__Stored rows__.
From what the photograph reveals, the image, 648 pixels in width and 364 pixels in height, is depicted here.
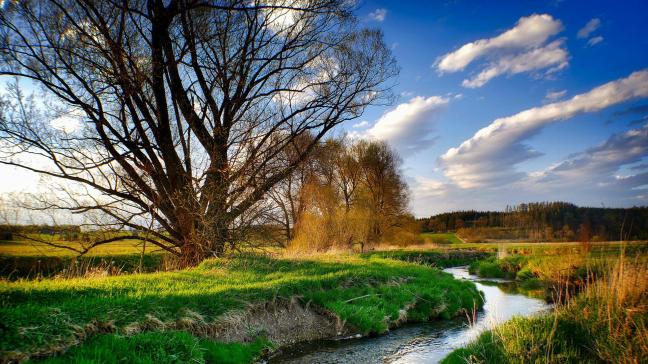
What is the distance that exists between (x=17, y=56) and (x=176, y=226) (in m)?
7.25

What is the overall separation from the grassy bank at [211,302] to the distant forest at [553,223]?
5733 mm

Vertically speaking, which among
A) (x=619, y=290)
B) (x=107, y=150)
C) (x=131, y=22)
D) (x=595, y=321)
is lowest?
(x=595, y=321)

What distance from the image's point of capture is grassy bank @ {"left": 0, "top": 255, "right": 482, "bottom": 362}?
16.4 ft

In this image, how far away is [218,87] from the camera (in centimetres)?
1445

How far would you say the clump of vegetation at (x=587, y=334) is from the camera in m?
5.79

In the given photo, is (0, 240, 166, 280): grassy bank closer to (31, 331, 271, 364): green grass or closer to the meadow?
the meadow

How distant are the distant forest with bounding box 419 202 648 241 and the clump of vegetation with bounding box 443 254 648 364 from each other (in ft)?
3.87

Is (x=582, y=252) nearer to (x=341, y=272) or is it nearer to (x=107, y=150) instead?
(x=341, y=272)

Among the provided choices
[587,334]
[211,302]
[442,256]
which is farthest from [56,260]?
[442,256]

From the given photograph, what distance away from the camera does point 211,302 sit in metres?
7.55

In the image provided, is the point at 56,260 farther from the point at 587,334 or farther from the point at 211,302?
the point at 587,334

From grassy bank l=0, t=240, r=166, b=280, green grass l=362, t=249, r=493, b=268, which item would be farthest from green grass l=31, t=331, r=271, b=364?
green grass l=362, t=249, r=493, b=268

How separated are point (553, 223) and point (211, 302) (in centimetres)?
3659

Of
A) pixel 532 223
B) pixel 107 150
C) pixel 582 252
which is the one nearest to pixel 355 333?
pixel 107 150
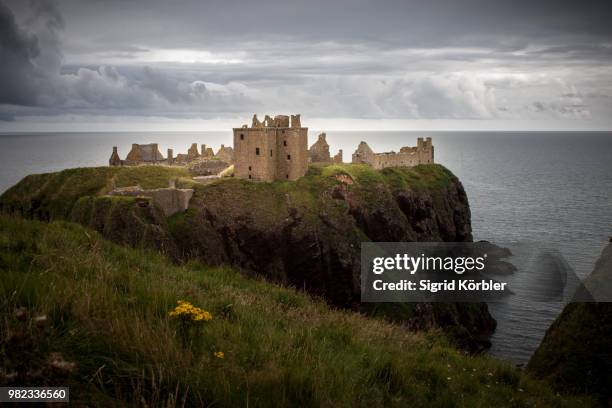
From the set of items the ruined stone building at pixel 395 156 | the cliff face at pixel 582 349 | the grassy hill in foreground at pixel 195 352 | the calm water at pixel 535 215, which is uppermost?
the ruined stone building at pixel 395 156

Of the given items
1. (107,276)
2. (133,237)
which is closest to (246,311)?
(107,276)

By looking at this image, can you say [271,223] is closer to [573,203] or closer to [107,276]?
[107,276]

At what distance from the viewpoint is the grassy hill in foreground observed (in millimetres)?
5777

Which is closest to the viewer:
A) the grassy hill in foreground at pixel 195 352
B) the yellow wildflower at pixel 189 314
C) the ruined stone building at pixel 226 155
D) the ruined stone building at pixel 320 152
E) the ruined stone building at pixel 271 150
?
the grassy hill in foreground at pixel 195 352

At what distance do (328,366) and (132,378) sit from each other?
9.26ft

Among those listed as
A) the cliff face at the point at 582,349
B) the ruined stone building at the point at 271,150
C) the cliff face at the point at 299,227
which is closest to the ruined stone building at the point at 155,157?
the ruined stone building at the point at 271,150

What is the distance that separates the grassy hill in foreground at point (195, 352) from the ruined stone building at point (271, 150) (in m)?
49.6

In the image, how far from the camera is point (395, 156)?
75938 mm

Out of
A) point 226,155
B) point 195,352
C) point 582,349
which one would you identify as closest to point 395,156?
point 226,155

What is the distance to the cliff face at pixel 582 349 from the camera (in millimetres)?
14930

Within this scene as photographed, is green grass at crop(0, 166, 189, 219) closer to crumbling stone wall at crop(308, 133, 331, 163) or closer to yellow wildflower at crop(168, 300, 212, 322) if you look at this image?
crumbling stone wall at crop(308, 133, 331, 163)

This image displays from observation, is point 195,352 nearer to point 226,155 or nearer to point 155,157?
point 155,157

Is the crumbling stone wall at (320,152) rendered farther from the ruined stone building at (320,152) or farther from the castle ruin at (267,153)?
the castle ruin at (267,153)

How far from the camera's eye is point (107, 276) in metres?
9.09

__Instruction__. Locate each line in the records that contains the word "hill", and copy those lines out in full.

__Answer to this exercise__.
From the set of items the ruined stone building at pixel 395 156 | the cliff face at pixel 582 349 | the grassy hill in foreground at pixel 195 352 | the calm water at pixel 535 215, which is uppermost?
At what distance from the viewpoint is the grassy hill in foreground observed (in millimetres)?
A) the grassy hill in foreground at pixel 195 352
the grassy hill in foreground at pixel 195 352
What is the distance that separates the grassy hill in foreground at point (195, 352) from the ruined stone building at point (271, 150) (in m)?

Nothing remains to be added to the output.